OUTLINE OF THE SESSIONS

The program follows a traditional Japanese narrative structure, progressing through four phases: Opening, Reception, Transformation, and Conclusion. We have adapted this structure, adding a Prelude that helps us to set the stage, and shifted the orientation of our last phase from Conclusion to Renewal.

Each of the dates, except Day 1, is organized into two sessions: Academic Session and Public Session. On Day 1, only the Public Session will be held.

Day 1 Prelude. The Arts of Living with Nature

This Prelude takes the form of a dialogue between YAMAGIWA Juichi, RIHN’s Director-General, a primatologist by training and most recently the President of Kyoto University, and Oussouby SACKO, President of Kyoto Seika University, and a landscape architect by training. Taking the climate crisis as a point of departure, this conversation begins with the idea of a “Garden Earth”, and what this concept can mean today as humankind is faced with the need to move beyond anthropocentric and Western ideas of nature.

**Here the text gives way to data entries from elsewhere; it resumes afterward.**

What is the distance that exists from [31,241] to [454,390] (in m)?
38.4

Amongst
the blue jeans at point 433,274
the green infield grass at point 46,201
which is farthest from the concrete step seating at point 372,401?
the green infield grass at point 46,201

Day 2 Opening. Earthly Intelligence: The Planetary Vernacular

We are increasingly aware of the action of the non-human world. Humankind is surrounded by complex forms of consciousness and cognition, whose creativity can be both intellectually challenging and psychologically reassuring. This session engages non-human sensory experience of the Earth in its own right, for the challenge it poses to our human habits of thought, and for its potential to expand our perception of the creative Earth.

Day 3 Reception. Garden Planet: The technodiversity of life

Gardens are laboratories for interpreting and experimenting with the agencies of nature. As they evolve, they express understandings of sets of ideas about the natural world. In receiving the ideas of earthly intelligence described in Day 2, we are able to see that this intelligence is not random, but intentional, in the sense that it reflects sets of practices, suites of activities, much in the same way as do human technologies. Here we open to the infinite and interlocking techniques of life through which humans have experienced the Earth.

Day 4 Transformation. Nature’s Arts

“We inhabit pre-existing forms, and in inhabiting them we change them, and are changed.”
The idea of ars is always lurks within the arts. The Latin roots of this term refers to ‘skilled labor’. Ars emphasizes the role of humankind in transforming the materials of the Earth—and in so doing, transforming the human mind and body as well. This process proceeds firstly through the bodily senses. This session speaks to this sensuous and aesthetic experience as a fundamental mode of human exploration and learning, a field of experience from which we learn as much about ourselves as we do of the Earth.

Day 5 Renewal. Staying on Earth

Humans may dream today of detaching themselves from the Earth, but this vision of humanity finally abandoned to itself seems a greater tragedy than triumph. Turning away from the creative intelligence of the planet would only leave humankind lonely and impoverished, bereft of companion creatures, alienated from the great creative potential of the Earth. Yet we must look deeply, both within and without, for the return passage, and seek to understand the living intelligence of the planet as the ultimate source material of human perception and dialogue with the infinite mystery of the world.